L’antisionisme n’est pas de l’antisémitisme

Tahar Ben Jelloun.

Tahar Ben Jelloun. . DR

ChroniqueIsraël qui n’a respecté aucune des résolutions des Nations Unies, qui agit comme il veut sans tenir compte du droit, reste un Etat impuni. Le dire aujourd’hui vous fait passer pour un ennemi des juifs. C’est cela le chantage qui sévit en France et qui fonctionne bien.

Le 13/06/2016 à 11h57

La haute autorité de la communication audiovisuelle (Haca) vient de condamner une radio privée émettant au Maroc pour insultes contre les juifs. Il s’agit d’une émission de débats où l’animateur a considéré les juifs comme «ennemis des musulmans», ce à quoi une auditrice a ajouté : «les juifs sont les plus grands ennemis des musulmans». Réaction à chaud et sentiment assez répandu dans le monde arabe. Ce n’est pas une raison pour l’accepter.

Généraliser et affirmer avec certitude relèvent du racisme. Certes il existe des juifs qui n’aiment pas les musulmans, comme l’inverse existe aussi. Mais là il faut faire attention. Ne confondons pas juifs et Israéliens, la communauté juive dans le monde et l’Etat d’Israël. Autant il est tout à fait normal et sain de critiquer la politique d’un Etat, autant il n’est pas judicieux de faire porter aux juifs la responsabilité de ce qu’entreprennent l’Etat et le gouvernement d’Israël. D’autant plus que le but de quelqu’un comme Netanyahu est de créer cette confusion et faire de toute critique de sa politique de l’antisémitisme.

L’objectif du sionisme n’est-il pas de réunir tous les juifs et les convaincre que les Arabes et les musulmans veulent les jeter à la mer ? Insulter des juifs en général, c’est donner raison à Netanyahu et à ses complices.

Cela a pris quelques années, mais l’idée a fait son chemin.

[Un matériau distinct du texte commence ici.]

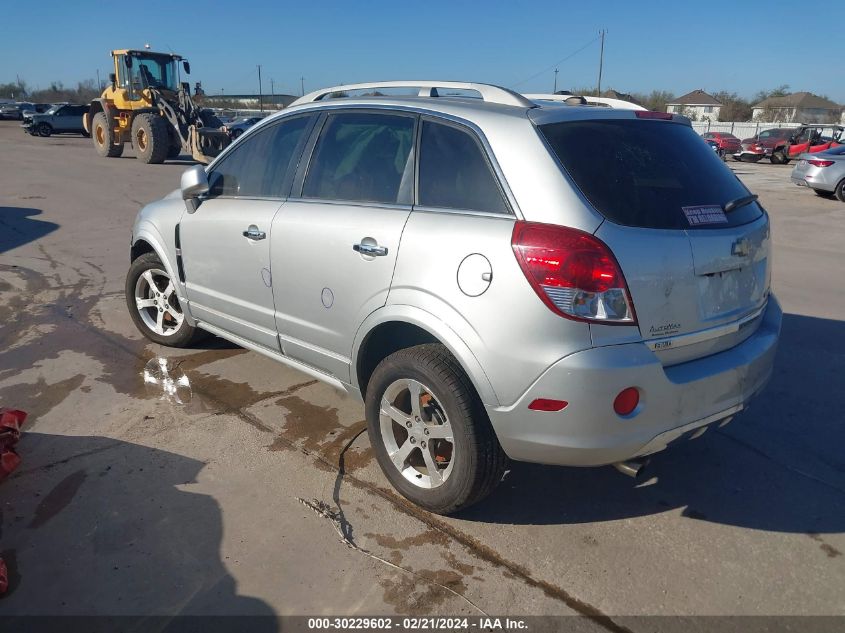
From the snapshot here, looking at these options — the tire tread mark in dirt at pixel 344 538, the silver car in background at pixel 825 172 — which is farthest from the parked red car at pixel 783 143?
the tire tread mark in dirt at pixel 344 538

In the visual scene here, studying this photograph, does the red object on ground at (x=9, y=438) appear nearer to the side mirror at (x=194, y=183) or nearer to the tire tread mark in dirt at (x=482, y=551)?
the tire tread mark in dirt at (x=482, y=551)

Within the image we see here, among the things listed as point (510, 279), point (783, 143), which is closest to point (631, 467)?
point (510, 279)

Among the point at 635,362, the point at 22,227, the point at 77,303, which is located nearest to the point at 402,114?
the point at 635,362

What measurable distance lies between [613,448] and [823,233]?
1041 cm

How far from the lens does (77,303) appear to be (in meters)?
6.33

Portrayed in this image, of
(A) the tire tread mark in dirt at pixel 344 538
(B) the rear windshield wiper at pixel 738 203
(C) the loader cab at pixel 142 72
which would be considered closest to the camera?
(A) the tire tread mark in dirt at pixel 344 538

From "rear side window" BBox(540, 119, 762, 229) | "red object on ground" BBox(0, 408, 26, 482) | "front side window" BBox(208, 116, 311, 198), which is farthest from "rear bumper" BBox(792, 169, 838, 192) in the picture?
"red object on ground" BBox(0, 408, 26, 482)

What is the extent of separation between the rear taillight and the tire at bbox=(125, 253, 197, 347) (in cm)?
323

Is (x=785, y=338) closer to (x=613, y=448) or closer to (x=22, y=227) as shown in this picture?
(x=613, y=448)

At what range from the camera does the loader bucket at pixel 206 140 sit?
62.8ft

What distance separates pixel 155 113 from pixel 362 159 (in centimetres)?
1979

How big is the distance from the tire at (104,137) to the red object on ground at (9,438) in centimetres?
2064

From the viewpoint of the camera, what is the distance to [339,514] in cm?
309

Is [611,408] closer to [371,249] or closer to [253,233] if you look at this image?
[371,249]
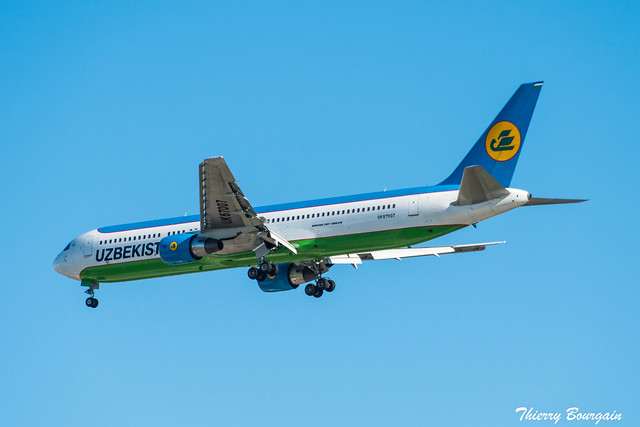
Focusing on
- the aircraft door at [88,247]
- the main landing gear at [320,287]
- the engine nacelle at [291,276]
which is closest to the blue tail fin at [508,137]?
the main landing gear at [320,287]

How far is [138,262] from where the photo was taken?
139 ft

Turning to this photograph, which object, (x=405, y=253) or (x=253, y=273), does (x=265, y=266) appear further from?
(x=405, y=253)

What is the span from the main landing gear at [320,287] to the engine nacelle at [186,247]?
6.35 m

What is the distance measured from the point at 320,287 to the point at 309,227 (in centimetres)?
503

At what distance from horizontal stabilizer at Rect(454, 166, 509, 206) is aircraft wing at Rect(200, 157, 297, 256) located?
789 centimetres

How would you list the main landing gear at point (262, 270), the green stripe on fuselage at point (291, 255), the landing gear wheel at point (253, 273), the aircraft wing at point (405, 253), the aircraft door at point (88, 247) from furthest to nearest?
1. the aircraft door at point (88, 247)
2. the aircraft wing at point (405, 253)
3. the landing gear wheel at point (253, 273)
4. the main landing gear at point (262, 270)
5. the green stripe on fuselage at point (291, 255)

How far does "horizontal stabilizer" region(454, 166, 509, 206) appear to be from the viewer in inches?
1320

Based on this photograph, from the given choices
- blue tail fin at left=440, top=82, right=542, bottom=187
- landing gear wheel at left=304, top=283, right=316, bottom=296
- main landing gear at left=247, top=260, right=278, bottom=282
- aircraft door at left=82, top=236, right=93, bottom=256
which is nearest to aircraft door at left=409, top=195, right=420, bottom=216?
blue tail fin at left=440, top=82, right=542, bottom=187

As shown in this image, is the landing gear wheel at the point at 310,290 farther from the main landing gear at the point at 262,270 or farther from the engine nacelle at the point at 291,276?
the main landing gear at the point at 262,270

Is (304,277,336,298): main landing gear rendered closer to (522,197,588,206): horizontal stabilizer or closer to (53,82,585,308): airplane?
(53,82,585,308): airplane

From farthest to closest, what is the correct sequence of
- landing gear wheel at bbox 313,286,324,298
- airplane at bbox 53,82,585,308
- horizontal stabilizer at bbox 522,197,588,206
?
landing gear wheel at bbox 313,286,324,298 < airplane at bbox 53,82,585,308 < horizontal stabilizer at bbox 522,197,588,206

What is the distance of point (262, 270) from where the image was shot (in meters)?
40.0

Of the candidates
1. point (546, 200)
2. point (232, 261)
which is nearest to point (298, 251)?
point (232, 261)

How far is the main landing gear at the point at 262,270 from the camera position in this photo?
39.6m
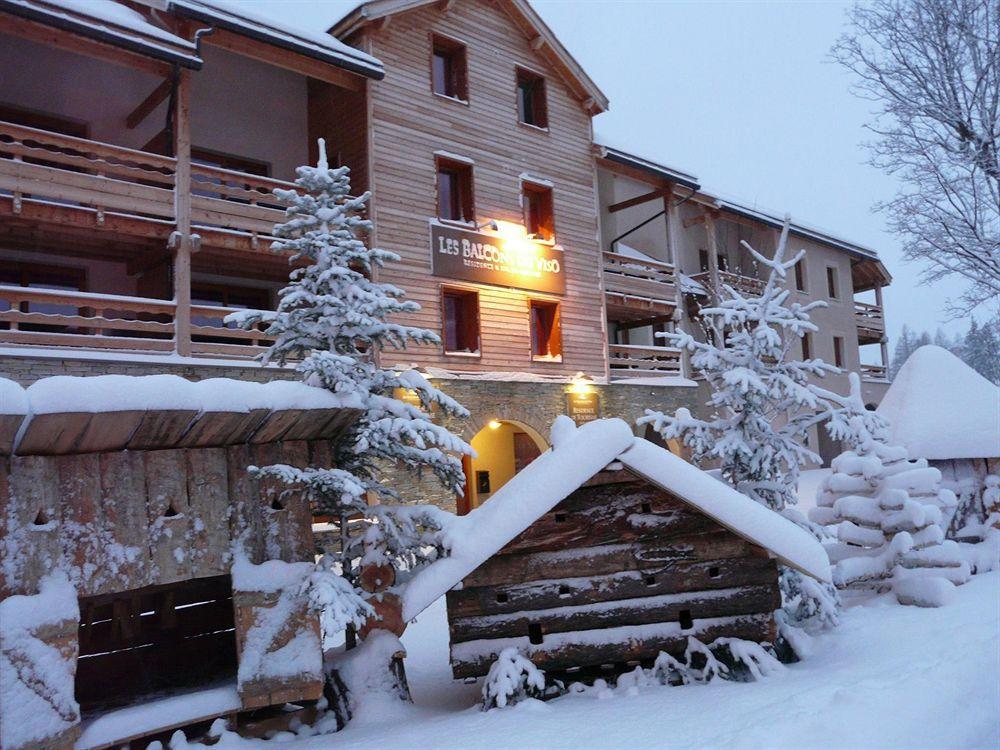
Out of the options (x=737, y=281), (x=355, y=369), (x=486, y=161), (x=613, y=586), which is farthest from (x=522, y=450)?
(x=613, y=586)

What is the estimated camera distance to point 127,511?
4.26 meters

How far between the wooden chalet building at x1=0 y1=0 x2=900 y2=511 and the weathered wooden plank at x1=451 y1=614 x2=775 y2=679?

A présent, en tout cas en France, être anti sioniste est, pour utiliser les mots de Manuel Valls «synonyme de l’antisémitisme». Ce qui interdit toute critique d’Israël, et porte à considérer cet Etat au-dessus de tous les autres Etats.

Avec un sens bien étudié et développé, certains juifs de France ont réussi à faire de toute critique du sionisme un racisme condamnable par la loi. Or ce sionisme appliqué aujourd’hui par Israël ressemble de plus en plus au système de l’apartheid : occupation de territoires palestiniens, de plus en plus de constructions de colonies sur ces territoires, embargo sur la bande de Gaza, discriminations dans tous les domaines (voir à ce propos le rapport 2015 de Human Rights Watch qui décrit avec objectivité et maints exemples le système discriminatoire mis en place dans les territoires occupés notamment le traitement réservé aux travailleurs palestiniens).

La pression en France est telle que plus personne n’ose critiquer publiquement Israël. Cet Etat qui n’a respecté aucune des résolutions des Nations Unies, qui agit comme il veut sans tenir compte du droit, reste un Etat impuni. Le dire aujourd’hui vous fait passer pour un ennemi des juifs. C’est cela le chantage qui sévit en France et qui fonctionne bien.

Cela a des effets déplorables sur bon nombre de jeunes issus de l’immigration maghrébine en France. Ils constatent que le premier ministre de la France clame partout son « soutien indéfectible à l’Etat d’Israël », après avoir été un pro palestinien quand il était maire d’Evry (2001), et oublie aujourd’hui le sort fait au peuple palestinien.

Certains jeunes ne s’embarrassent pas de nuances ; ils versent dans un racisme anti juif et ne font pas la différence entre les diverses composantes des juifs. En Israël il existe une minorité d’Israéliens opposés à la politique coloniale de Netanyahu et militent pour une paix juste avec deux Etats ayant des frontières reconnues internationalement. Le camp de la paix existe même s’il est de plus en plus isolé. Les Palestiniens, ceux qui représentent l’Autorité palestinienne, n’ont réussi à rien obtenir de la part d’Israël. Ils ont accepté de négocier. Résultat : rien. Ce n’est pas une raison pour jeter l’anathème sur tous les juifs et élargir encore plus le fossé existant entre juifs et musulmans. En évitant tout racisme, on est plus crédible pour défendre la cause d’un peuple aujourd’hui abandonné par les «frères» (Ah, cette fraternité creuse et sans effet !) et laissé sous l’occupation d’un Etat qui ne respecte ni le droit ni la loi.